Reproduce every one of the following items verbatim, preserving each character, line break, and coordinate without alteration.

*-*-*

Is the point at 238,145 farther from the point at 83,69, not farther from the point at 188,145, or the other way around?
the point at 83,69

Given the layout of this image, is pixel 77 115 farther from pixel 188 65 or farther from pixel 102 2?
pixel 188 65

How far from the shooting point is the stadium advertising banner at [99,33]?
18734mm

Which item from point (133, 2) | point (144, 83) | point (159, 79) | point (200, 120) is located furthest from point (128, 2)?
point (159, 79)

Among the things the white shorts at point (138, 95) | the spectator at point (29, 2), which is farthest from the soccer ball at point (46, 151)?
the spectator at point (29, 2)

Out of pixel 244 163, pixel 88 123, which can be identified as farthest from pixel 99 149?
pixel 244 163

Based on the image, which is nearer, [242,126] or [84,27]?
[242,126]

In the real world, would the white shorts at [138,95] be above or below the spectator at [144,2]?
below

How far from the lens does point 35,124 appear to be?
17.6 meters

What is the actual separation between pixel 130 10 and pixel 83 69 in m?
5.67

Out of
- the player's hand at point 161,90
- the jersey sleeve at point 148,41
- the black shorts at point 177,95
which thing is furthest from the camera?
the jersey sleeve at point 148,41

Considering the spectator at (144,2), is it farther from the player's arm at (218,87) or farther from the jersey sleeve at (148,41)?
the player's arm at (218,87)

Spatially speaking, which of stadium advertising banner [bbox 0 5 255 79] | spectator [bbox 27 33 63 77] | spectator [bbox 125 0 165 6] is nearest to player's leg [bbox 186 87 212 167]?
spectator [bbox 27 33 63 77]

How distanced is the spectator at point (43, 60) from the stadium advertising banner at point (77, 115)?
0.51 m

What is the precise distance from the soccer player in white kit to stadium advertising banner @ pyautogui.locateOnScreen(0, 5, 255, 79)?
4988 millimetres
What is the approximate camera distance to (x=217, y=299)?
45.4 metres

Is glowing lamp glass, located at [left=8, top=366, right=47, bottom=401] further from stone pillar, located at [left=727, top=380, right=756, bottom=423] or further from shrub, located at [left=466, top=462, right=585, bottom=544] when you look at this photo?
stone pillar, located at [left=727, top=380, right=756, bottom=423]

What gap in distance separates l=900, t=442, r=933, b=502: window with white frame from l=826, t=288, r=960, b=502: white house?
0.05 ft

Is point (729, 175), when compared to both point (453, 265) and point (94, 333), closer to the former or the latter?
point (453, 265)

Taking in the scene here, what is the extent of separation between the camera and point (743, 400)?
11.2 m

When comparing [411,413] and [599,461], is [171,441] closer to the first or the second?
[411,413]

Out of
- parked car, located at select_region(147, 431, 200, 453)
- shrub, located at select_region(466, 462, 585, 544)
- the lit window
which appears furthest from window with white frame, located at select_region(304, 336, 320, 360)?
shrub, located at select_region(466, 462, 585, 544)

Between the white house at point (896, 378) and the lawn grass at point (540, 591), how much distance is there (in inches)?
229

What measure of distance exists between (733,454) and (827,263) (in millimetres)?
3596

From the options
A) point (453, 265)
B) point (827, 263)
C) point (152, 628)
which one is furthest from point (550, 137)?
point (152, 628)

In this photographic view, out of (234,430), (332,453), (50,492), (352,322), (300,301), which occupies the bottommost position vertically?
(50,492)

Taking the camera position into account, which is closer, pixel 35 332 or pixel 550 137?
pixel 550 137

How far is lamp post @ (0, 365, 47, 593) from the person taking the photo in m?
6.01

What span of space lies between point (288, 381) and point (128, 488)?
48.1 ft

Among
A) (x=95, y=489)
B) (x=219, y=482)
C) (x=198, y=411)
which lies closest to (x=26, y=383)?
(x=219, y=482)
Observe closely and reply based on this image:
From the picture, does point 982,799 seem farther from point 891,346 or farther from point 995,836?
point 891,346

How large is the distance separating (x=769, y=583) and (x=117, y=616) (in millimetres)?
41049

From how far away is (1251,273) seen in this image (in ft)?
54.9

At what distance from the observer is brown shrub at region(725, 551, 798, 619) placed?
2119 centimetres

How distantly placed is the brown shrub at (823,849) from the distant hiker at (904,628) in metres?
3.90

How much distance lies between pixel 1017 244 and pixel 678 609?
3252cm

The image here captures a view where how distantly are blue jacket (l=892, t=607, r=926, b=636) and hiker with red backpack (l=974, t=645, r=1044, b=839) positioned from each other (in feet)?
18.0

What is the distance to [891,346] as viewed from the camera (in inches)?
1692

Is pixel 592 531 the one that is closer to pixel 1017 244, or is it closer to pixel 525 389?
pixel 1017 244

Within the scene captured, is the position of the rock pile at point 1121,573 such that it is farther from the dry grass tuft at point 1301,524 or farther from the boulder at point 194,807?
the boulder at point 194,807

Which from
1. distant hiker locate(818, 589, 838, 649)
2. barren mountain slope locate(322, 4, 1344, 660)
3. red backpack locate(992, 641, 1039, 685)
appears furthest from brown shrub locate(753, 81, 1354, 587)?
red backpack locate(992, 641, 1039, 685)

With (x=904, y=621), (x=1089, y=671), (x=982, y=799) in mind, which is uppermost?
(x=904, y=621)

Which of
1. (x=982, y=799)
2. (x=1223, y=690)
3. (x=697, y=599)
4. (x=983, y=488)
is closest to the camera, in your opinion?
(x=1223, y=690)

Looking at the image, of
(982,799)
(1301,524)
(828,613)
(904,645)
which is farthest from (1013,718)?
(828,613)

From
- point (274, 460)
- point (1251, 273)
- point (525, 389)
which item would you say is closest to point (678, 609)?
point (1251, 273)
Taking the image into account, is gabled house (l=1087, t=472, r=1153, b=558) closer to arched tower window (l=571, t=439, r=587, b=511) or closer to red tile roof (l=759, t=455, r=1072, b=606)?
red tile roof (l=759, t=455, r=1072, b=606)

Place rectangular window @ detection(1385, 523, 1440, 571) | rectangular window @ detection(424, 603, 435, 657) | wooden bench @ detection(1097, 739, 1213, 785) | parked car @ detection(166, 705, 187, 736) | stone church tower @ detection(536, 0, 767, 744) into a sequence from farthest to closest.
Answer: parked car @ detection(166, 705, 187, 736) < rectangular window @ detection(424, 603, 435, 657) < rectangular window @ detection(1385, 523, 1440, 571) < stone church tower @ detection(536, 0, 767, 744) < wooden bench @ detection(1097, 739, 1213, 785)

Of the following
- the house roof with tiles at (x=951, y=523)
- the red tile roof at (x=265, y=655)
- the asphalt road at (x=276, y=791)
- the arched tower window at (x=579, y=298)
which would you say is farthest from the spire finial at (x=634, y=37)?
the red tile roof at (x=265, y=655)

*-*-*

SOLUTION FOR THIS PROBLEM
Is the point at 238,145 farther from the point at 83,69, not farther from the point at 188,145, or the other way around?
the point at 83,69

Given the layout of this image, is pixel 77 115 farther from pixel 188 65 or farther from pixel 102 2?
pixel 188 65

How far from the shooting point is the stadium advertising banner at [99,33]?
18734mm

Which item from point (133, 2) | point (144, 83) | point (159, 79) | point (200, 120) is located furthest from point (128, 2)?
point (159, 79)

Among the things the white shorts at point (138, 95) | the spectator at point (29, 2), which is farthest from the soccer ball at point (46, 151)?
the spectator at point (29, 2)

Out of pixel 244 163, pixel 88 123, which can be identified as farthest from pixel 99 149?
pixel 244 163

Based on the image, which is nearer, [242,126] or [84,27]?
[242,126]

In the real world, would the white shorts at [138,95] be above or below the spectator at [144,2]?
below

How far from the lens does point 35,124 appear to be?
17.6 meters

What is the actual separation between pixel 130 10 and pixel 83 69 in m?
5.67

Out of
- the player's hand at point 161,90
- the jersey sleeve at point 148,41
- the black shorts at point 177,95
which thing is furthest from the camera?
the jersey sleeve at point 148,41

Considering the spectator at (144,2), is it farther from the player's arm at (218,87) or farther from the jersey sleeve at (148,41)?
the player's arm at (218,87)

Spatially speaking, which of stadium advertising banner [bbox 0 5 255 79] | spectator [bbox 27 33 63 77] | spectator [bbox 125 0 165 6] is nearest to player's leg [bbox 186 87 212 167]?
spectator [bbox 27 33 63 77]

How distanced is the spectator at point (43, 60) from the stadium advertising banner at point (77, 115)?
0.51 m

What is the precise distance from the soccer player in white kit to stadium advertising banner @ pyautogui.locateOnScreen(0, 5, 255, 79)?
4988 millimetres
What is the approximate camera distance to (x=217, y=299)?
45.4 metres

Is glowing lamp glass, located at [left=8, top=366, right=47, bottom=401] further from stone pillar, located at [left=727, top=380, right=756, bottom=423] or further from shrub, located at [left=466, top=462, right=585, bottom=544] when you look at this photo?
stone pillar, located at [left=727, top=380, right=756, bottom=423]

What gap in distance separates l=900, t=442, r=933, b=502: window with white frame from l=826, t=288, r=960, b=502: white house?
0.05 ft

Is point (729, 175), when compared to both point (453, 265) and point (94, 333), closer to the former or the latter?
point (453, 265)

Taking in the scene here, what is the extent of separation between the camera and point (743, 400)?
11.2 m

When comparing [411,413] and [599,461], is [171,441] closer to the first or the second?
[411,413]

Out of
- parked car, located at select_region(147, 431, 200, 453)
- shrub, located at select_region(466, 462, 585, 544)
- the lit window
which appears furthest from window with white frame, located at select_region(304, 336, 320, 360)?
shrub, located at select_region(466, 462, 585, 544)

Between the white house at point (896, 378) and the lawn grass at point (540, 591), how much distance is there (in inches)?
229

What measure of distance exists between (733,454) and (827,263) (in millimetres)?
3596

From the options
A) point (453, 265)
B) point (827, 263)
C) point (152, 628)
which one is furthest from point (550, 137)?
point (152, 628)

In this photographic view, out of (234,430), (332,453), (50,492), (352,322), (300,301), which occupies the bottommost position vertically?
(50,492)

Taking the camera position into account, which is closer, pixel 35 332 or pixel 550 137?
pixel 550 137

How far is lamp post @ (0, 365, 47, 593) from the person taking the photo in m?
6.01

What span of space lies between point (288, 381) and point (128, 488)?
48.1 ft

Among
A) (x=95, y=489)
B) (x=219, y=482)
C) (x=198, y=411)
which lies closest to (x=26, y=383)?
(x=219, y=482)
Observe closely and reply based on this image:
From the picture, does point 982,799 seem farther from point 891,346 or farther from point 995,836?
point 891,346

How large is the distance separating (x=769, y=583) and (x=117, y=616) (in millimetres)?
41049

From how far away is (1251,273) seen in this image (in ft)?
54.9

At what distance from the observer is brown shrub at region(725, 551, 798, 619) placed?
2119 centimetres

How distantly placed is the brown shrub at (823,849) from the distant hiker at (904,628) in metres?
3.90

How much distance lies between pixel 1017 244 and pixel 678 609?
3252cm

The image here captures a view where how distantly are blue jacket (l=892, t=607, r=926, b=636) and hiker with red backpack (l=974, t=645, r=1044, b=839) positioned from each other (in feet)?
18.0

What is the distance to [891,346] as viewed from the camera (in inches)?
1692

Is pixel 592 531 the one that is closer to pixel 1017 244, or is it closer to pixel 525 389?
pixel 1017 244

Within the scene captured, is the position of the rock pile at point 1121,573 such that it is farther from the dry grass tuft at point 1301,524 or farther from the boulder at point 194,807?
the boulder at point 194,807

Which from
1. distant hiker locate(818, 589, 838, 649)
2. barren mountain slope locate(322, 4, 1344, 660)
3. red backpack locate(992, 641, 1039, 685)
appears furthest from brown shrub locate(753, 81, 1354, 587)?
red backpack locate(992, 641, 1039, 685)

With (x=904, y=621), (x=1089, y=671), (x=982, y=799) in mind, which is uppermost?
(x=904, y=621)

Which of
1. (x=982, y=799)
2. (x=1223, y=690)
3. (x=697, y=599)
4. (x=983, y=488)
is closest to the camera, in your opinion?
(x=1223, y=690)

Looking at the image, of
(982,799)
(1301,524)
(828,613)
(904,645)
which is farthest from (1013,718)?
(828,613)

From
- point (274, 460)
- point (1251, 273)
- point (525, 389)
which item would you say is closest to point (678, 609)?
point (1251, 273)
Taking the image into account, is gabled house (l=1087, t=472, r=1153, b=558) closer to arched tower window (l=571, t=439, r=587, b=511) or closer to red tile roof (l=759, t=455, r=1072, b=606)?
red tile roof (l=759, t=455, r=1072, b=606)

Place rectangular window @ detection(1385, 523, 1440, 571) | rectangular window @ detection(424, 603, 435, 657) | wooden bench @ detection(1097, 739, 1213, 785) | parked car @ detection(166, 705, 187, 736) | stone church tower @ detection(536, 0, 767, 744) into a sequence from farthest to closest.
Answer: parked car @ detection(166, 705, 187, 736) < rectangular window @ detection(424, 603, 435, 657) < rectangular window @ detection(1385, 523, 1440, 571) < stone church tower @ detection(536, 0, 767, 744) < wooden bench @ detection(1097, 739, 1213, 785)

Of the following
- the house roof with tiles at (x=951, y=523)
- the red tile roof at (x=265, y=655)
- the asphalt road at (x=276, y=791)
- the arched tower window at (x=579, y=298)
which would you say is farthest from the spire finial at (x=634, y=37)?
the red tile roof at (x=265, y=655)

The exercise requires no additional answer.